Computer vision as analysis by synthesis has a long tradition and remains central to a wide class of generative methods. In this top-down approach, vision is formulated as the search for parameters of a model that is rendered to produce an image (or features of an image), which is then compared with image pixels (or features). The model can take many forms of varying realism but, when the model and rendering process are designed to produce realistic images, this process is often called inverse graphics. In a sense, the approach tries to reverse-engineer the physical process that produced an image of the world.
> I thought it was interesting the same technique (convolution) was used in two different applications: photoshop/gimp for image filters and in convolutional neural networks (CNNs). What is the purpose of convolution in CNNs?
IMO, convolution in CNNs would be better denoted as correlation. In CNNs the feature maps are convolved (correlated), eg swept over the image and multiple at each spot with the results being accumulated, in order to find where in the image these filters fit. The output produces a map of how strongly each filter (there are usually multiple in a convolution layer, that is the third dimension of the layer), fits with the image. These become the weights passed onto the next layers.
As an electrical engineer by training, who used convolution all the time, I didn't understand how the two were related, especially because of the third dimension.
English is likely not the first language of the volunteer who wrote these docs. If you want better documentation, I encourage you to write it yourself.

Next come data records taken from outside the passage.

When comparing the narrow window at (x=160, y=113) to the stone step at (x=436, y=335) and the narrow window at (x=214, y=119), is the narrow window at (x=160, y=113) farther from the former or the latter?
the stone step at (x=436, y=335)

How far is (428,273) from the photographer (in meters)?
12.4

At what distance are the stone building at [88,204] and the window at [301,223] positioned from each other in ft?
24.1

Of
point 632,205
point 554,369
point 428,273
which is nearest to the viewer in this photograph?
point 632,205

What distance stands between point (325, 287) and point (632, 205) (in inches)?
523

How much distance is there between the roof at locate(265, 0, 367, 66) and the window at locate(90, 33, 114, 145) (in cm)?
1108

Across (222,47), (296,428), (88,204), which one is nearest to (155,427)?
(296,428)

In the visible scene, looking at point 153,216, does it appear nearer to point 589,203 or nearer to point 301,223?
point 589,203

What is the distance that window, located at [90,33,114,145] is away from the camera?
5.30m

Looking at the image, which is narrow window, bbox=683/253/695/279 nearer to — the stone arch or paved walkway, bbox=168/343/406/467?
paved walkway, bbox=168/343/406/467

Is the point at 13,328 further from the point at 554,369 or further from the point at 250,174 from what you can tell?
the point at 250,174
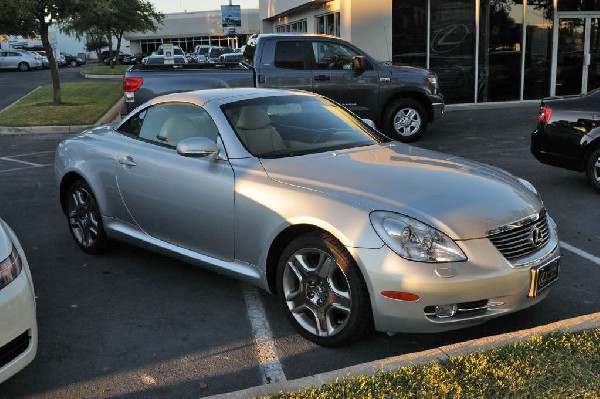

I assumed as much am not belittling the skills of a non-native speaker. I was just sort of surprised that a project that has been around so long hasn’t had better attention paid to its docs (my biggest FOSS experience is with PostgreSQL which is a bit of an outlier in just how good its docs are).
This was my only tangible contribution to the Gimp, some twenty years ago. IIRC it was modelled after a similar feature in Paint Shop Pro, and it was easy enough an exercise for an aspiring programmer. Or so I thought: others have now spent much more time maintaining it than I spent writing it.
In hindsight it seems like a bizarre idea to have a feature whose GUI requires filling in 25 numbers. But perhaps it has use as an educational tool.
In development version of the Gimp, the entire plugin has effectively been rewritten. Good riddance!